De officier van justitie heeft tegen het vonnis hoger beroep ingesteld.
Tenlastelegging
Aan de verdachte is - na wijziging van de tenlastelegging ter terechtzitting in hoger beroep - tenlastegelegd dat:
Primair:
hij op of omstreeks 24 april 2019 te Rotterdam, in elk geval in Nederland, als degene tegen wie verdenking was gerezen als bestuurder van een personenauto te hebben gehandeld in strijd met artikel 8 van de Wegenverkeerswet 1994 en aan wie door een opsporingsambtenaar was bevolen medewerking te verlenen aan een ademonderzoek, als bedoeld in artikel 8, tweede lid, aanhef en onder a van genoemde wet, niet heeft voldaan aan de verplichting ademlucht te blazen in een voor het onderzoek bestemd apparaat en/of aan de verplichting gevolg te geven aan alle door een opsporingsambtenaar ten dienste van het onderzoek gegeven aanwijzingen;
subsidiair indien het vorenstaande niet tot een bewezenverklaring en/of een veroordeling mocht of zou kunnen leiden:
Hij op of omstreeks 24 april 2019 te Rotterdam, in elk geval in Nederland, als bestuurder van een voertuig, (een
personenauto, merk Honda), dit voertuig heeft bestuurd, terwijl hij verkeerde onder zodanige invloed van alcohol,
waarvan hij wist of redelijkerwijs moest weten, dat het gebruik daarvan - al dan niet in combinatie met het gebruik van een andere stof - de rijvaardigheid kon verminderen, dat hij niet tot behoorlijk besturen in staat moest worden geacht.
Vordering van de advocaat-generaal
De advocaat-generaal heeft gevorderd dat het vonnis waarvan beroep zal worden vernietigd en dat de verdachte ter zake van het primair tenlastegelegde zal worden veroordeeld tot een taakstraf voor de duur van 40 uren, subsidiair 20 dagen hechtenis, alsmede een ontzegging van de rijbevoegdheid voor de duur van 9 maanden, waarvan 3 maanden voorwaardelijk met een proeftijd van 2 jaren en met aftrek van de duur van de invordering en inhouding van het rijbewijs op grond van artikel 164 van de Wegenverkeerswet 1994.
Beoordeling van het vonnis
Het vonnis waarvan beroep kan niet in stand blijven omdat het hof, anders dan de eerste rechter, tot een bewezenverklaring komt.
Bewezenverklaring
Het hof acht wettig en overtuigend bewezen dat de verdachte het primair tenlastegelegde heeft begaan, met dien verstande dat:
Primair:
hij op of omstreeks 24 april 2019 te Rotterdam, in elk geval in Nederland, als degene tegen wie verdenking was gerezen als bestuurder van een personenauto te hebben gehandeld in strijd met artikel 8 van de Wegenverkeerswet 1994 en aan wie door een opsporingsambtenaar was bevolen medewerking te verlenen aan een ademonderzoek, als bedoeld in artikel 8, tweede lid, aanhef en onder a van genoemde wet, niet heeft voldaan aan de verplichting ademlucht te blazen in een voor het onderzoek bestemd apparaat en/of aan de verplichting gevolg te geven aan alle door een opsporingsambtenaar ten dienste van het onderzoek gegeven aanwijzingen.
Hetgeen meer of anders is tenlastegelegd, is niet bewezen.

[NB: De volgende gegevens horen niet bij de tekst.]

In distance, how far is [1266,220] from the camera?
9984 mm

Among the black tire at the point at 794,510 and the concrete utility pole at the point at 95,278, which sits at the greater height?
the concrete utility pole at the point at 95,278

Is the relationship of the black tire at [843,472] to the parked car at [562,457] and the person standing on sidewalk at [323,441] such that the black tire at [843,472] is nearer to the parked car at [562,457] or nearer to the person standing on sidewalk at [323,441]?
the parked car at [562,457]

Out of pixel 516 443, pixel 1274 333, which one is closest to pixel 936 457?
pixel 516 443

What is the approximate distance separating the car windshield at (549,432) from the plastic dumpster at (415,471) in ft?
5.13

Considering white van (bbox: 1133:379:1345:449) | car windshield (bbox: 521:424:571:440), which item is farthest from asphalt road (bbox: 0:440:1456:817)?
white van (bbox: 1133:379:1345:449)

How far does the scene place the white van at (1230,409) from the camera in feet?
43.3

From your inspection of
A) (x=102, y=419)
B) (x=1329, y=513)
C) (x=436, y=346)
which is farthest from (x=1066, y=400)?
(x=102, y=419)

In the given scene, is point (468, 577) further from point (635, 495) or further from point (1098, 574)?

De verdachte moet daarvan worden vrijgesproken.
Bewijsvoering
Het hof grondt zijn overtuiging dat de verdachte het bewezenverklaarde heeft begaan op de feiten en omstandigheden die in de bewijsmiddelen zijn vervat en die reden geven tot de bewezenverklaring.

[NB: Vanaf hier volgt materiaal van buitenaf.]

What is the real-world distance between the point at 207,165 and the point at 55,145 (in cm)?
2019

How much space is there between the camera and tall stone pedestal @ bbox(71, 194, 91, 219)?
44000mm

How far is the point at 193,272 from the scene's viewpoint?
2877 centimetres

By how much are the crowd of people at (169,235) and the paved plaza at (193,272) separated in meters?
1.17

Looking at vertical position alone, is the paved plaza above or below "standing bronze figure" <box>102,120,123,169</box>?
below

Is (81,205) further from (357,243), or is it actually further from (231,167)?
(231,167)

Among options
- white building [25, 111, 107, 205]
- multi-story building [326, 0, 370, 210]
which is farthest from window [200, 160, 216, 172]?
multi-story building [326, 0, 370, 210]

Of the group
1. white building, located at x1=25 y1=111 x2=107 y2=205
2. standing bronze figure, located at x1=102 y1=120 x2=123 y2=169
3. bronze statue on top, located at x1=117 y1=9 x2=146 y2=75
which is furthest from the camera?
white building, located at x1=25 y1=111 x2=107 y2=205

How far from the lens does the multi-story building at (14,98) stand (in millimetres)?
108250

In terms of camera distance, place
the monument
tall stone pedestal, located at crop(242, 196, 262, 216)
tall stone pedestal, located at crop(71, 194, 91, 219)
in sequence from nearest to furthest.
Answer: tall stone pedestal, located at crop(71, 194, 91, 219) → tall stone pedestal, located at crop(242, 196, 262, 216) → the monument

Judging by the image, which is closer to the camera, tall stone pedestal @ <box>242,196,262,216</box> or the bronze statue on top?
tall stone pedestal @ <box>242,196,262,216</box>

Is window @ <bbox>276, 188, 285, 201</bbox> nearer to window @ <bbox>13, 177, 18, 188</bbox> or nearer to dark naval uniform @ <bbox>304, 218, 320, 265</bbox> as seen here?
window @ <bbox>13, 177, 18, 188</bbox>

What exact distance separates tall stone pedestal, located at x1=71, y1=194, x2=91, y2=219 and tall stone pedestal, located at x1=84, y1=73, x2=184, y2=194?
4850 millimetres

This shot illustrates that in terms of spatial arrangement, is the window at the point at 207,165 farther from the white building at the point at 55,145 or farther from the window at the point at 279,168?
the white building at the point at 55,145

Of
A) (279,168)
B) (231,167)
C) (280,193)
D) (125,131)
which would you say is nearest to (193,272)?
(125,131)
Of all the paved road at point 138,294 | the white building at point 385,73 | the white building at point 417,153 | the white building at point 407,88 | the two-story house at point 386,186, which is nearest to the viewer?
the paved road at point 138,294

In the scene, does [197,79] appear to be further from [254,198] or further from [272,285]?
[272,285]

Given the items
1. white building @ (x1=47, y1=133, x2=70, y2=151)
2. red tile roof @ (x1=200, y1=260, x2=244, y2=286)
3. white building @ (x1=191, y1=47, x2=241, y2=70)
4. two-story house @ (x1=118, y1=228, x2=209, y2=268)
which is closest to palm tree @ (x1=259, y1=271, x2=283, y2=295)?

In die gevallen waarin de wet aanvulling van het arrest vereist met de bewijsmiddelen dan wel, voor zover artikel 359, derde lid, tweede volzin, van het Wetboek van Strafvordering wordt toegepast, met een opgave daarvan, zal zulks plaatsvinden in een aanvulling die als bijlage aan dit arrest zal worden gehecht.
Nadere bewijsoverweging
Feiten
Op basis van het dossier en het verhandelde ter terechtzitting stelt het hof het volgende vast.

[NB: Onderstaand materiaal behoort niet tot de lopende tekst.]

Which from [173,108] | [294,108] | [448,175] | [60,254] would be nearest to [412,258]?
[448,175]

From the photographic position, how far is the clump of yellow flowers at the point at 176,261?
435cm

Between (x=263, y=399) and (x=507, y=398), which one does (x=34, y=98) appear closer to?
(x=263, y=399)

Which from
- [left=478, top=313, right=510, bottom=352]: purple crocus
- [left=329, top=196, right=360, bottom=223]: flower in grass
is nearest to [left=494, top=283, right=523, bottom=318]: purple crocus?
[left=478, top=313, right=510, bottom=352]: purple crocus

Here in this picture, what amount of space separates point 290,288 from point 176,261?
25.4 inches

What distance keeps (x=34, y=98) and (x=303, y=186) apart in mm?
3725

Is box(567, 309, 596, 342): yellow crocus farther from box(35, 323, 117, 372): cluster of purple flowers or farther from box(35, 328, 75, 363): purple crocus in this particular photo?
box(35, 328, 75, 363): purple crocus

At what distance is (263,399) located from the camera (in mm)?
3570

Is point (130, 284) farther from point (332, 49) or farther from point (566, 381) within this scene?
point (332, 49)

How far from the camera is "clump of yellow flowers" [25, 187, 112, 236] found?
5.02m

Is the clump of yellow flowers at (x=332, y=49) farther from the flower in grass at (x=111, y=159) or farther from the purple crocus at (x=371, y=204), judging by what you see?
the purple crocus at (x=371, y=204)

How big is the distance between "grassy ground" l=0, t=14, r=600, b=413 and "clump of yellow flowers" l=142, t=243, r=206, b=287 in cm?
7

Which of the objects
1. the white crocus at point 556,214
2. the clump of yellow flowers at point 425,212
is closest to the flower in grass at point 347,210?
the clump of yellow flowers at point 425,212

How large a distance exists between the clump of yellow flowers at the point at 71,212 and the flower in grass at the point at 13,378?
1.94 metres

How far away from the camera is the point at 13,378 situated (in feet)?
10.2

Op 24 april 2019 kreeg verbalisant [verbalisant], blijkens zijn proces-verbaal van dezelfde datum een melding dat een klein rood voertuig bestuurd zou worden door een bestuurder die vermoedelijk onder invloed was van alcohol. De verbalisant kreeg het voertuig in zicht en zag dat het een plotselinge en ongecontroleerde draai maakte. De bestuurder en de bijrijder zwaaiden zeer wild met hun armen, stopten bij ieder passerend voertuig en riepen zeer luid uit het raam. Op basis van deze waarnemingen gaf [verbalisant] het voertuig een stopteken. De verbalisant rook uit de mond van de bestuurder van het voertuig - de verdachte - een zeer penetrante alcohollucht. Hierop nam de verbalisant met medewerking van de verdachte een tijdelijke ademanalyse af. De verdachte blies een F-indicatie. Op basis van de F-indicatie heeft [verbalisant] de verdachte aangehouden.
De verdachte werkte echter niet mee met zijn aanhouding, probeerde zich los te rukken en schold de verbalisant en diens collega, die kwam assisteren bij de aanhouding, meermalen met dubbele tong uit. Ook nadien, toen hij naar het bureau werd gebracht en in het arrestantenverblijf bleef hij verbaal(vloekend, scheldend en dreigend) en ook fysiek agressief, onder meer door te spugen en tegen de celdeur te trappen. Volgens het proces-verbaal van verbalisant [verbalisant2] van 24 april 2019 (p. 9 van het dossier) kon de verdachte nauwelijks op zijn benen staan en sprak bij bijna onverstaanbaar door het gebruik van alcohol.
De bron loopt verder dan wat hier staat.